== Material for the task ==

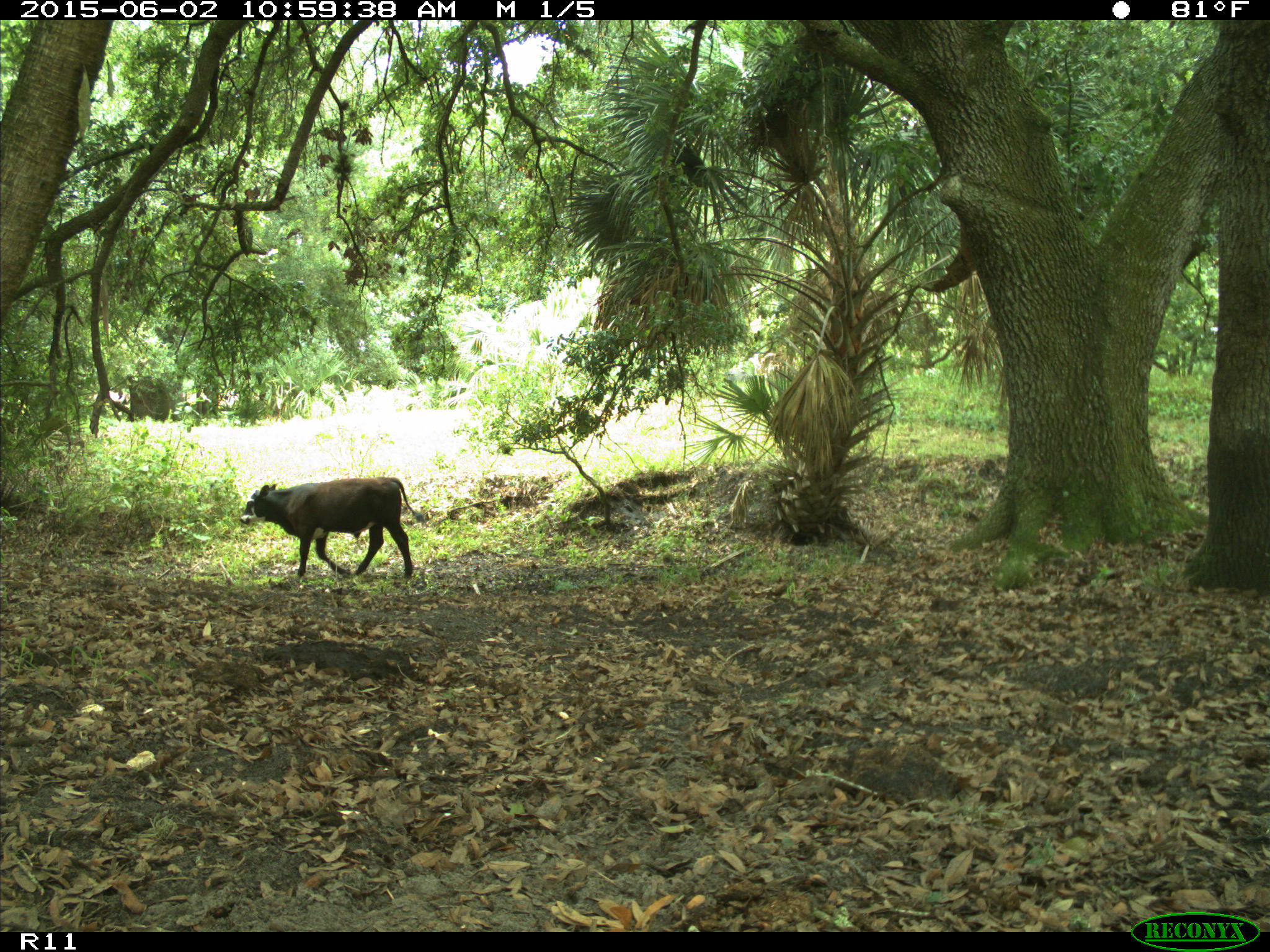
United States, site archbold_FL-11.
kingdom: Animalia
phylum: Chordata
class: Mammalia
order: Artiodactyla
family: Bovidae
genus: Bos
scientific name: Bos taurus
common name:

===

Leaving pictures aside, write out each record above exactly as given.

United States, site archbold_FL-11.
kingdom: Animalia
phylum: Chordata
class: Mammalia
order: Artiodactyla
family: Bovidae
genus: Bos
scientific name: Bos taurus
common name:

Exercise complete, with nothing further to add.